### What to work on
Whatever pictures appear, omit them, and repeat the data below exactly.

### Provided data

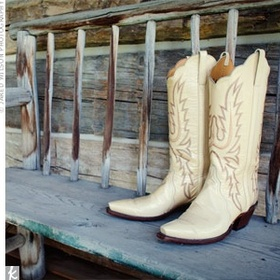 Attend the Calgary Stampede - Bucket List Ideas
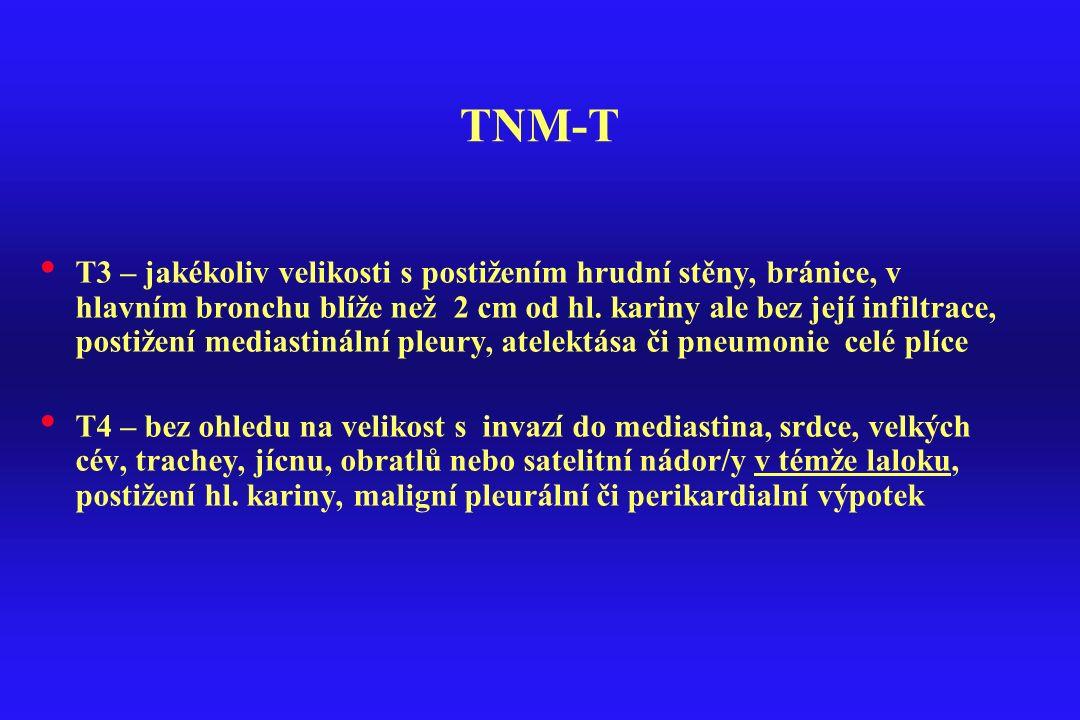 TNM-T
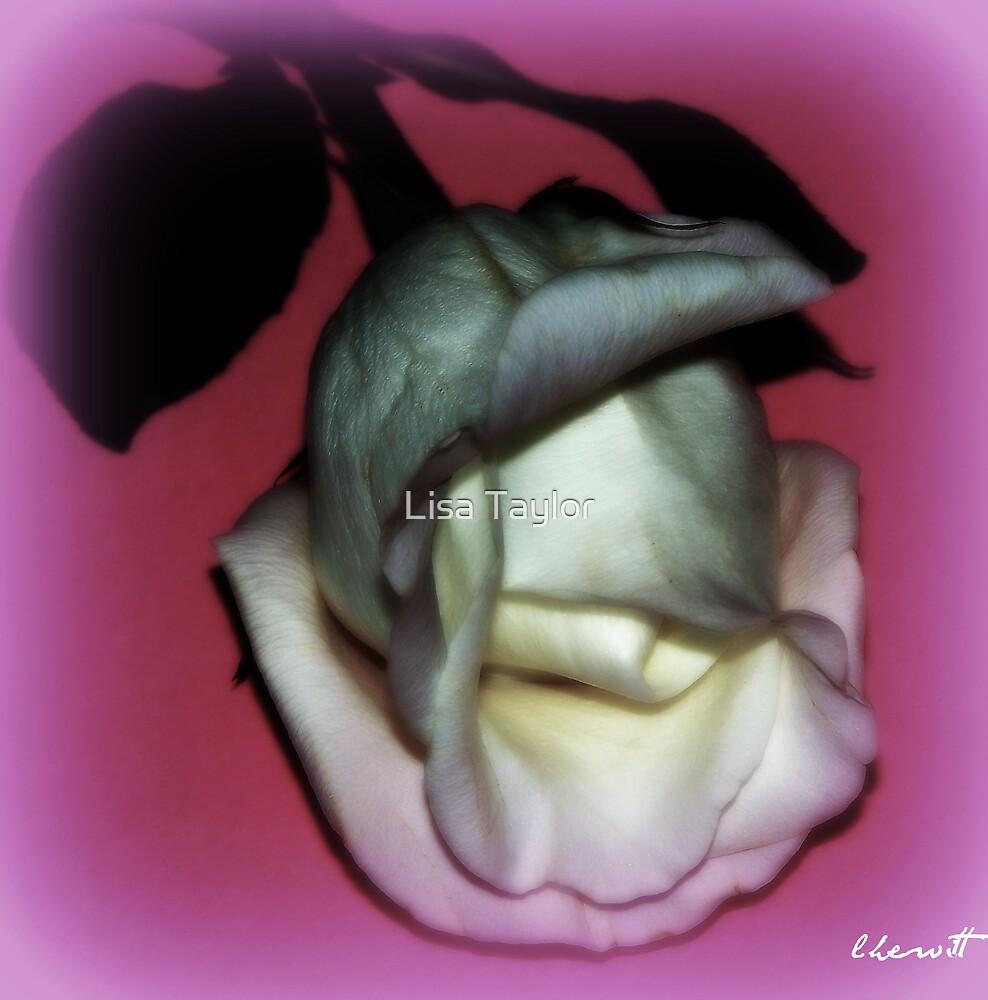 Ti Amo by Lisa Taylor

### Result
 Attend the Calgary Stampede - Bucket List Ideas
 TNM-T
 Ti Amo by Lisa Taylor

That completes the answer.